Finding container images
Overview
Teaching: 10 min
Exercises: 5 minQuestions
How do I find existing container images?
How can I make use of them?
Objectives
Be aware of good locations for container images
When wanting to create a container image for your analysis, starting from scratch can be quite challenging since it can involve installing the correct system packages, creating new users, defining entrypoints and a lot more. However, this is also typically not needed. Instead, it is very likely that there are already images available that cover your needs. In the following, you will get an idea where you can find suitable images.
Common pitfalls
Before pointing you to locations where and how you can find images and their
corresponding Dockerfiles
, a few words of warning.
You will find several tutorials on building container images online that
target web developers and data scientists who are using generic Javascript
and Python libraries.
For example, for Python development, they will recommend to use a
Python image on Docker Hub
(more on Docker Hub below).
While this makes it easy to obtain a Python version in a software container,
this is not suitable for the majority of applications in HEP.
One of the main reasons is that such images are based on Linux distributions that are (very) different from those used in HEP environments. For example, to be able to read ROOT files on the Grid or EOS, you might rely on XRootD and a Kerberos token or VOMS proxy. Installing and configuring the required packages on Debian or Alpine Linux (the typical distributions used for the Python images), can get very complicated or might even be impossible. Furthermore, since the focus in the example is on the Python version, but not the underlying Linux distribution, it can happen that this distribution changes from one day to the other. To avoid such issues, follow the advice listed below.
CAT-supported frameworks
The CMS Common Analysis Tools (CAT) group supports several
analysis frameworks
with different target groups.
The majority of those frameworks will have a container image that you can
directly use for your analysis.
How to do that is part of the
GitLab CI for CMS lesson.
These images should also be available on CVMFS on unpacked.cern.ch
.
Should those images not be listed in the documentation, you can find them
through the GitLab project:
- On the GitLab project/repository page, click “Deploy” on the left-hand side menu
- Select “Container registry”
On the page that opens, you will see all the available container images and their respective tags.
Other frameworks often also have container images available.
You can find them in a similar way.
A good indication of the availability of a container image for an analysis
framework is the existence of a Dockerfile
in the repository.
There is unfortunately no container image search available for the GitLab
container image registry.
However, you can find a large number of images used at CERN in the
CERN unpacked sync repository.
CMS base images
CMS Offline and Computing provides base images to be used with CMSSW on the grid. The source for these images is in the CMSSW GitHub area, which also links to their Docker Hub location. They are used for the CMSSW Singularity setup.
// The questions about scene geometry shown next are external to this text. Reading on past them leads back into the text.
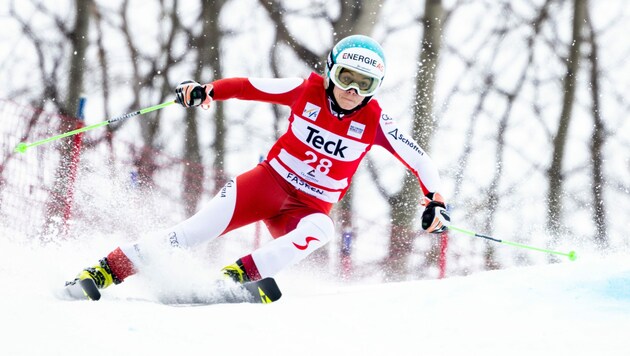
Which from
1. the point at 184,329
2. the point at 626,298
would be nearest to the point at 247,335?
the point at 184,329

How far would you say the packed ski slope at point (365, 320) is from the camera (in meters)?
2.52

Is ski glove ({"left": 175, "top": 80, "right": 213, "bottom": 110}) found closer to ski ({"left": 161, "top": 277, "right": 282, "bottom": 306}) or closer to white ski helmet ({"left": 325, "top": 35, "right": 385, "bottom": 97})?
white ski helmet ({"left": 325, "top": 35, "right": 385, "bottom": 97})

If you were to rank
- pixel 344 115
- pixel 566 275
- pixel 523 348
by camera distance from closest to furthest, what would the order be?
pixel 523 348, pixel 566 275, pixel 344 115

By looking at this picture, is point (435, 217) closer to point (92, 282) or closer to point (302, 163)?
point (302, 163)

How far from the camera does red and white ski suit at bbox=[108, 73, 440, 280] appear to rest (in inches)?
165

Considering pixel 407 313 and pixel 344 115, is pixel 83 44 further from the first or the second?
pixel 407 313

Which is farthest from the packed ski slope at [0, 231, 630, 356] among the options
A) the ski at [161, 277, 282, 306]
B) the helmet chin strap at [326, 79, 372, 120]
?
the helmet chin strap at [326, 79, 372, 120]

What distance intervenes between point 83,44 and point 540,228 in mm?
8299

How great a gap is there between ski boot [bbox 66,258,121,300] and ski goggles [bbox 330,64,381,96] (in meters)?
1.48

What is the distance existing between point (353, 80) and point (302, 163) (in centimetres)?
53

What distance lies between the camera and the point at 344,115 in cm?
420

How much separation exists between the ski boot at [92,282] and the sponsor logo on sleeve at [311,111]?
1270mm

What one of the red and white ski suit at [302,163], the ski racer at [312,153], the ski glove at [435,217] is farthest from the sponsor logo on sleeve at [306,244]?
the ski glove at [435,217]

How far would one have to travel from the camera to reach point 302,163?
429 centimetres
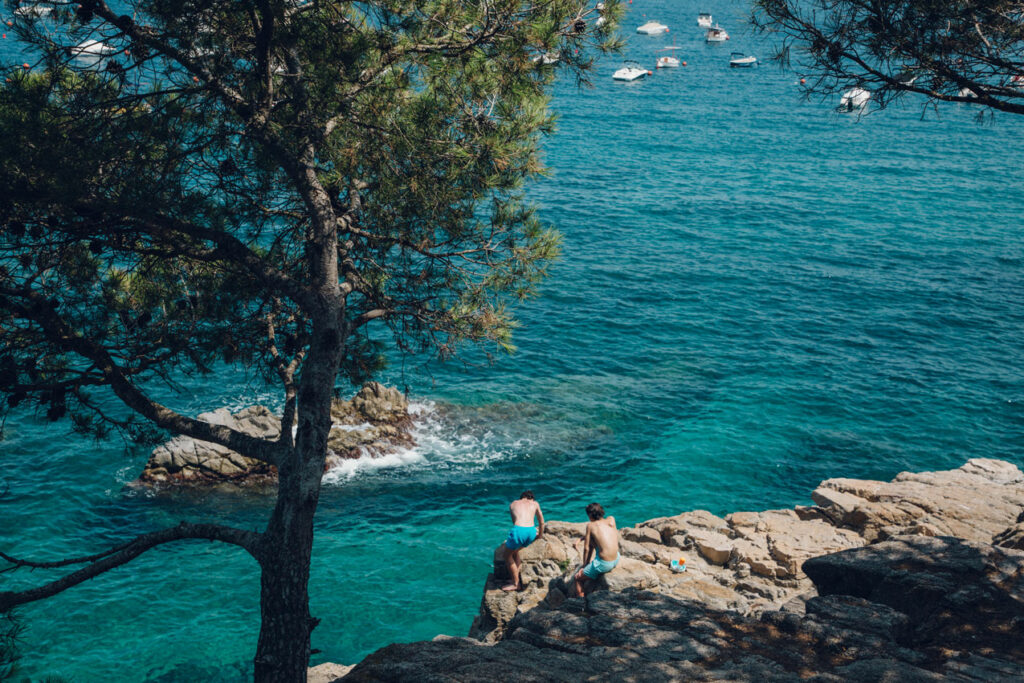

Another alternative, which typically also has more utility libraries and tools installed already, are the CMS Open Data container images. They often provide a good starting point to build your own images.
CERN base images
If you need to build your own image from scratch, the next-best recommendation is to use the (Alma) Linux images provided by CERN IT. In contrast to bare Alma Linux images, they already have some of the CERN software repositories configured such that installing CERN software should be easier. Mind, however, that these images contain very little packages and you will have to install them yourself.
Docker Hub
Docker Hub is the original container image registry. You will find a huge number of images for all kinds of use cases on it. Make sure to check the build dates of the available images to avoid using very old ones. Furthermore, make sure to check the build logs that are linked in most cases to understand which software is installed into those images. There are often links provided to the Git repositories from which these images have been built.
Using software images from the internet is dangerous
It is highly recommended to only use the official images from Docker Hub. While running a container image on your system is in principle safe since it is isolated from the rest of your computer, this can change as soon as you enter/mount your personal credentials into a running container.
Note also that Docker Hub has pull limits, and it may happen that the pull fails with
Too Many Requests - Server message: toomanyrequests: You have reached your unauthenticated pull rate limit.
To avoid this, you can pull images from Docker Hub through
the pull through cache at CERN.
You can do that by appending registry.cern.ch/docker.io/
to the image name so that:
rootproject/root
becomesregistry.cern.ch/docker.io/rootproject/root
for images with a project namealpine
becomesregistry.cern.ch/docker.io/library/alpine
for images with only one part in the name.
Outside the CERN network, you need to login to the CERN registry.
Other registries
Besides Docker Hub, there are also other container image registries available.
An example is the GitHub Container Registry (images starting with ghcr.io
),
where the image names point to the GitHub repositories from which the container
images have been built.
In those repositories, you will again most likely find the corresponding
Dockerfile
.
Key Points
Container images are available from different registries.
The images can be found in different ways.
There are most likely already images available that work for your analysis.
You can build on top of those images.